■ **JOB**
Print the listing in its entirety and exactly, leaving out images.

··· MATERIAL TO PROCESS ···

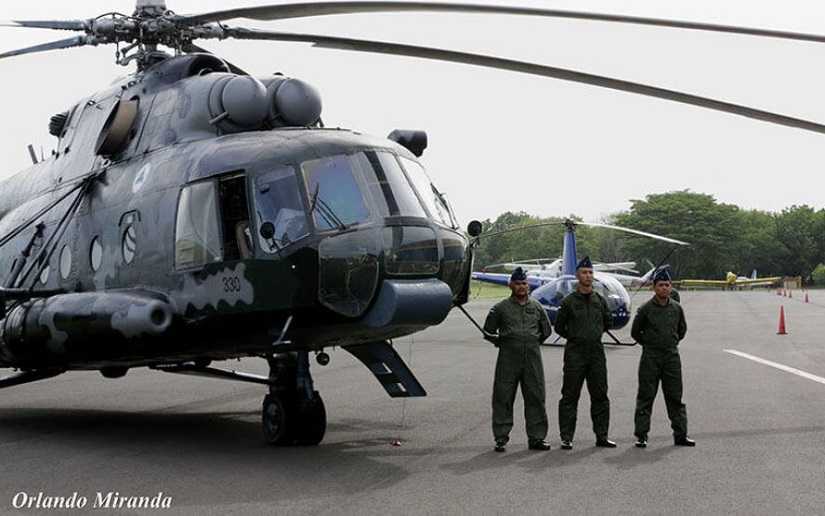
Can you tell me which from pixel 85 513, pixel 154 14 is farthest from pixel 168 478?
pixel 154 14

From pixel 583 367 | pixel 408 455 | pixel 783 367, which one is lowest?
pixel 783 367

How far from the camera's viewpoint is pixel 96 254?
10914 millimetres

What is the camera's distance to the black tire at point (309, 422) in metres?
10.0

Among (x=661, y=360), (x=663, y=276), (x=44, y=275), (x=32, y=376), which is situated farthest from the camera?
(x=32, y=376)

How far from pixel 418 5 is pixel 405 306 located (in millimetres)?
2363

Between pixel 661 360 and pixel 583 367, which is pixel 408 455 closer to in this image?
pixel 583 367

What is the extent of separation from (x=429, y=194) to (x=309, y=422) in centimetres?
241

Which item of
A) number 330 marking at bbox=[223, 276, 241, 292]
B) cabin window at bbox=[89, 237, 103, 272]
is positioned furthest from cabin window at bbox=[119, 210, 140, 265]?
number 330 marking at bbox=[223, 276, 241, 292]

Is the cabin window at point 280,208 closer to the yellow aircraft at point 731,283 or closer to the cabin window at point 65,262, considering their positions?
the cabin window at point 65,262

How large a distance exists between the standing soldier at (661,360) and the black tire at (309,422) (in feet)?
9.90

···

■ **SOLUTION FOR THIS PROBLEM**
Can you tell me which from pixel 85 513, pixel 154 14 is farthest from pixel 168 478?
pixel 154 14

From pixel 583 367 | pixel 408 455 | pixel 783 367, which one is lowest?
pixel 783 367

How far from the camera's viewpoint is pixel 96 254?
10914 millimetres

What is the camera's distance to the black tire at point (309, 422) in metres?
10.0

Among (x=661, y=360), (x=663, y=276), (x=44, y=275), (x=32, y=376), which is situated farthest from the camera?
(x=32, y=376)

How far from pixel 418 5 is pixel 405 306 located (in millimetres)?
2363

Between pixel 661 360 and pixel 583 367, which is pixel 408 455 closer to in this image?
pixel 583 367

What is the extent of separation from (x=429, y=194) to (x=309, y=422) in centimetres?
241

Which item of
A) number 330 marking at bbox=[223, 276, 241, 292]
B) cabin window at bbox=[89, 237, 103, 272]
is positioned furthest from cabin window at bbox=[119, 210, 140, 265]?
number 330 marking at bbox=[223, 276, 241, 292]

Is the cabin window at point 280,208 closer to the yellow aircraft at point 731,283 or closer to the cabin window at point 65,262, considering their positions?
the cabin window at point 65,262

How large a distance exists between the standing soldier at (661,360) and the black tire at (309,422) (in feet)?
9.90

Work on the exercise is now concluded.